I’ve come to a place of peace, a point of recognition, and the moment to start taking action. I’ve mourned and I’ve grieved and I’m sure I still have plenty of tears left. But I’m done spiraling down. I do what I’ve always done: I get back up, brush off my bum, hope too many people didn’t see me fall flat on my ass and if they did fuck ’em, and I keep going. Did I scrape myself when I fell down? Of course, and that immediate stinging pain of skin on pavement hurt like hell. Now I’ve got an interesting little scar with its own story. I’ve learned that I need to be careful where I walk and pay attention to the road. I’ve learned that bandaids and ointments will treat the wound, but that I will always remember the moment I fell and carry with me the pain. I’ve learned to ask those around me to help me back up.
Premature ovarian failure. What a helluva name, right? Even premature ovarian insufficiency isn’t necessarily a kinder form of nomenclature. Nobody wants to be thought of as a failure or insufficient. I’m not a failure, I’m just infertile. And I think today, I’m going to stop whipping out my diagnosis like it’s my fucking title on my business card. I’ve always had to clarify: “I have premature ovarian failure…” Fuck it. It’s just a busted organ (I have two actually- it’s just a matter of time before the thyroid stops working entirely).

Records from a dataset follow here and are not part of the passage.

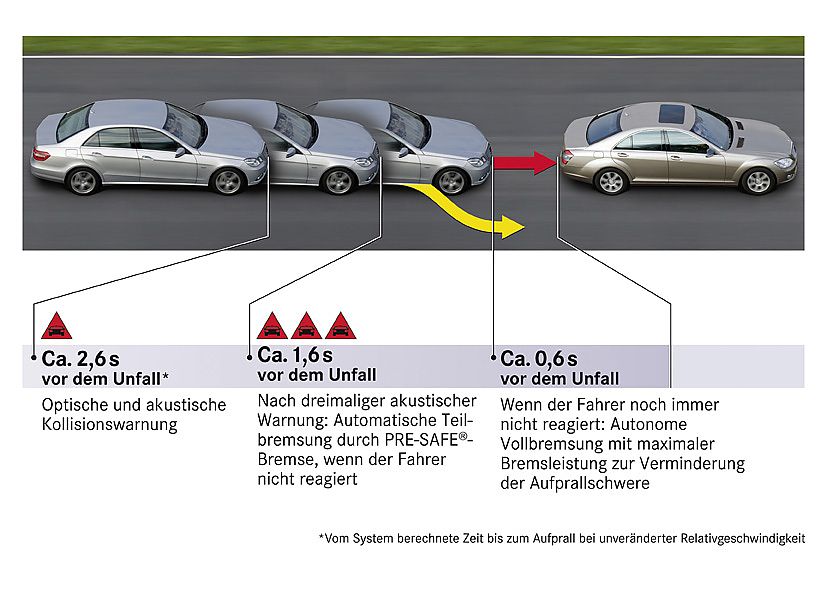 Ca. 2,6 s
vor dem Unfall*

Optische und akustische Kollisionswarnung

Ca. 1,6 s
vor dem Unfall

Nach dreimaliger akustischer Warnung: Automatische Teilbremsung durch PRE-SAFE®-Bremse, wenn der Fahrer nicht reagiert

Ca. 0,6 s
vor dem Unfall

Wenn der Fahrer noch immer nicht reagiert: Autonome Vollbremsung mit maximaler Bremsleistung zur Verminderung der Aufprallschwere

*Vom System berechnete Zeit bis zum Aufprall bei unveränderter Relativgeschwindigkeit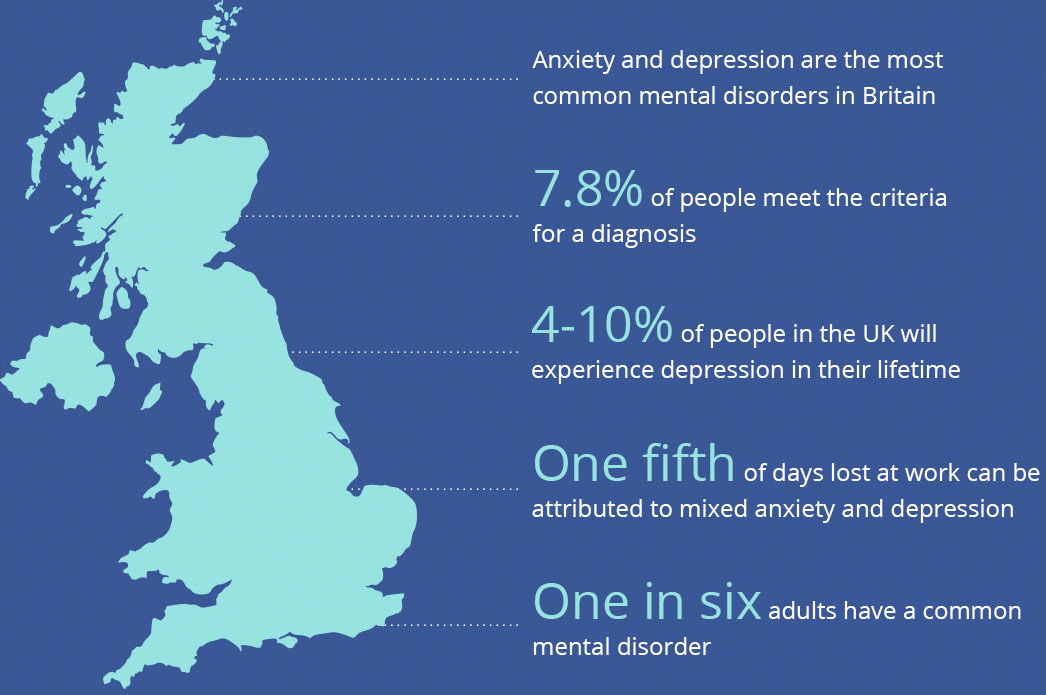 Anxiety and depression are the most common mental disorders in Britain

7.8% of people meet the criteria for a diagnosis

4-10% of people in the UK will experience depression in their lifetime

One fifth of days lost at work can be attributed to mixed anxiety and depression

One in six adults have a common mental disorder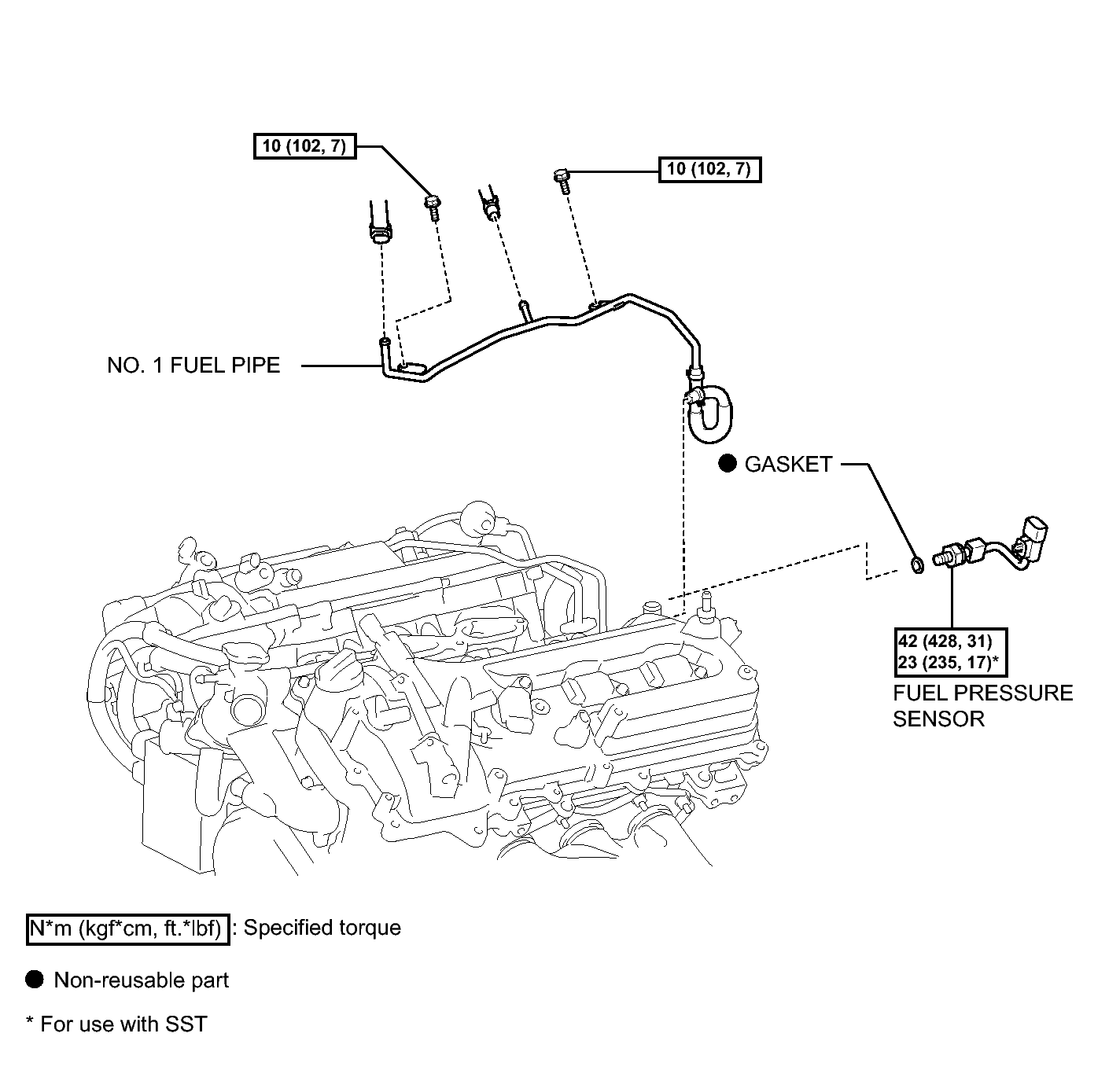 10 (102, 7)

10 (102, 7)

NO. 1 FUEL PIPE

● GASKET

42 (428, 31)
23 (235, 17)*

FUEL PRESSURE SENSOR

N*m (kgf*cm, ft.*lbf) : Specified torque

● Non-reusable part

* For use with SST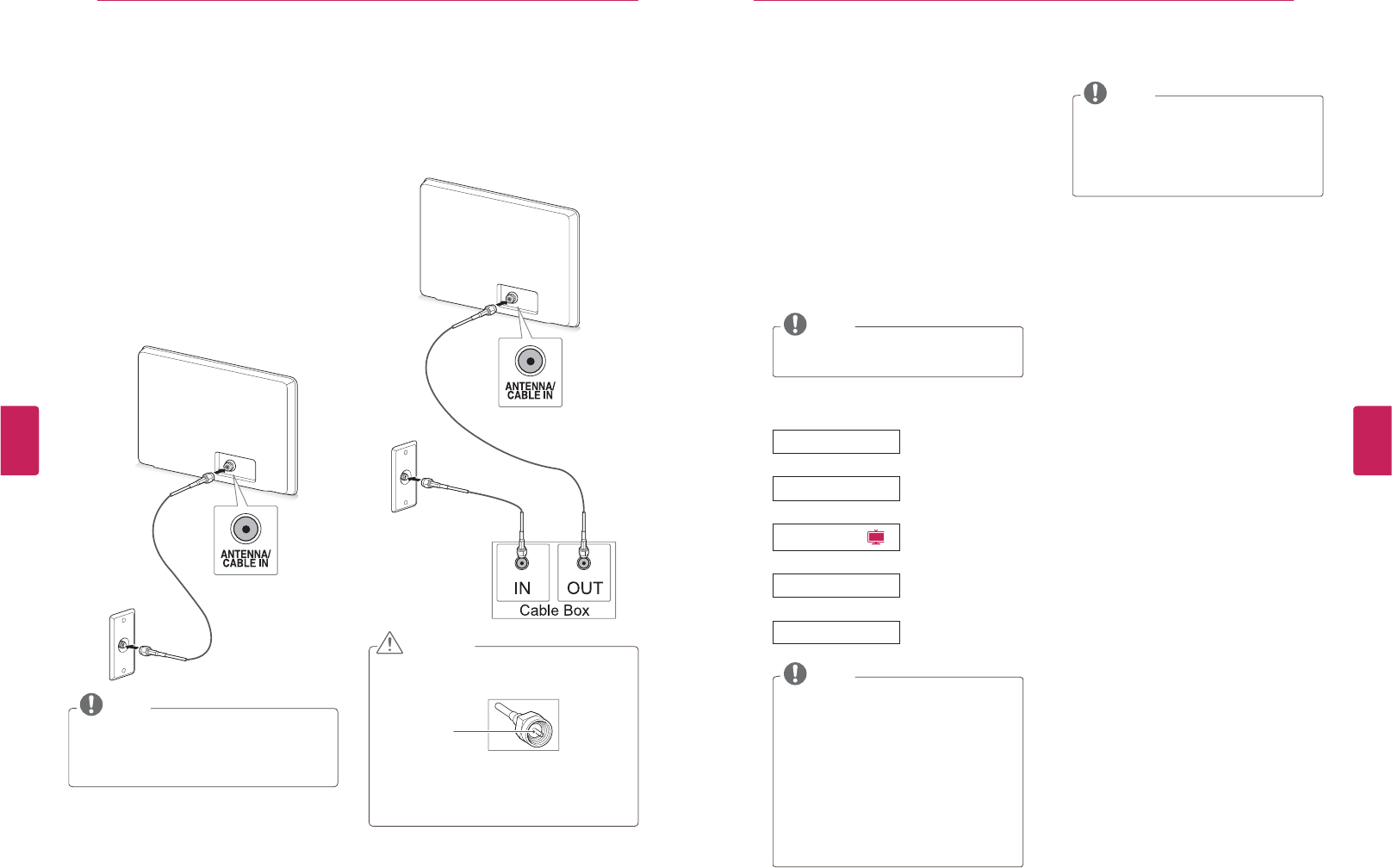 ANTENNA/
CABLE IN

ANTENNA/
CABLE IN

IN

OUT

Cable Box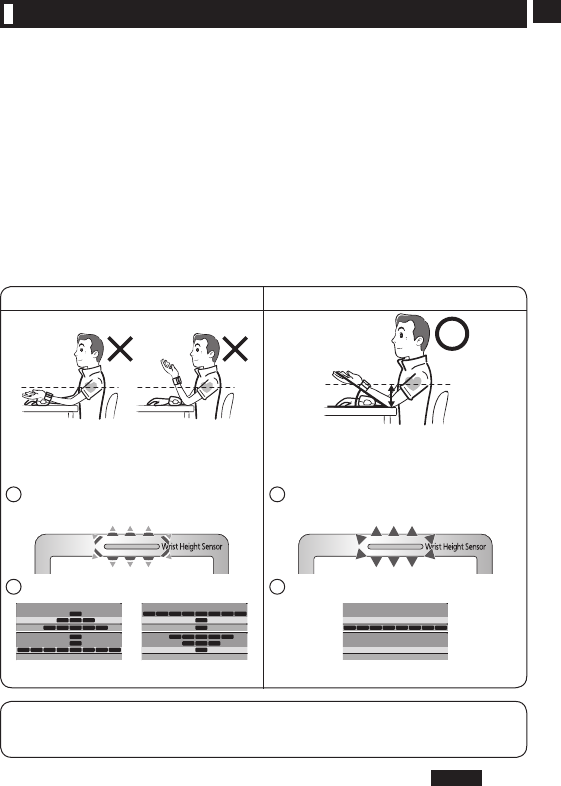 Wrist Height Sensor

Wrist Height Sensor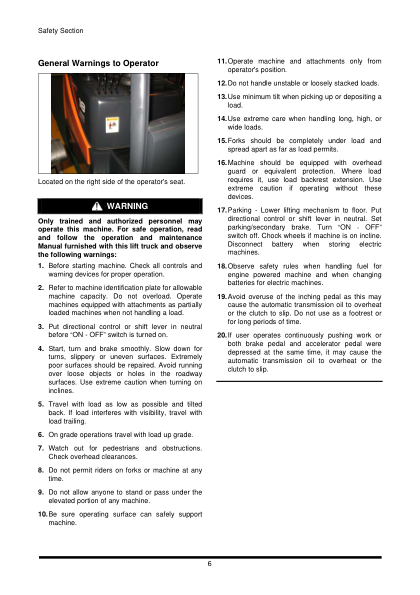 Safety Section

General Warnings to Operator

Located on the right side of the operator's seat.

WARNING

Only trained and authorized personnel may operate this machine. For safe operation, read and follow the operation and maintenance Manual furnished with this lift truck and observe the following warnings:

1. Before starting machine. Check all controls and warning devices for proper operation.

2. Refer to machine identification plate for allowable machine capacity. Do not overload. Operate machines equipped with attachments as partially loaded machines when not handling a load.

3. Put directional control or shift lever in neutral before "ON - OFF" switch is turned on.

4. Start, turn and brake smoothly. Slow down for turns, slippery or uneven surfaces. Extremely poor surfaces should be repaired. Avoid running over loose objects or holes in the roadway surfaces. Use extreme caution when turning on inclines.

5. Travel with load as low as possible and tilted back. If load interferes with visibility, travel with load trailing.

6. On grade operations travel with load up grade.

7. Watch out for pedestrians and obstructions. Check overhead clearances.

8. Do not permit riders on forks or machine at any time.

9. Do not allow anyone to stand or pass under the elevated portion of any machine.

10. Be sure operating surface can safely support machine.

11. Operate machine and attachments only from operator's position.

12. Do not handle unstable or loosely stacked loads.

13. Use minimum tilt when picking up or depositing a load.

14. Use extreme care when handling long, high, or wide loads.

15. Forks should be completely under load and spread apart as far as load permits.

16. Machine should be equipped with overhead guard or equivalent protection. Where load requires it, use load backrest extension. Use extreme caution if operating without these devices.

17. Parking - Lower lifting mechanism to floor. Put directional control or shift lever in neutral. Set parking/secondary brake. Turn "ON - OFF" switch off. Chock wheels if machine is on incline. Disconnect battery when storing electric machines.

18. Observe safety rules when handling fuel for engine powered machine and when changing batteries for electric machines.

19. Avoid overuse of the inching pedal as this may cause the automatic transmission oil to overheat or the clutch to slip. Do not use as a footrest or for long periods of time.

20. If user operates continuously pushing work or both brake pedal and accelerator pedal were depressed at the same time, it may cause the automatic transmission oil to overheat or the clutch to slip.

6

It’s not cancer, I’m still able-bodied: it’s about putting it in perspective. Should I still live a long and full life? Absolutely. Will we still be able to build a family? Of course, just not in the way we planned… and that’s okay. Like a good scar, I’ll have an interesting story to tell.
An interesting story to tell our children, and their children, and their childrens’ children.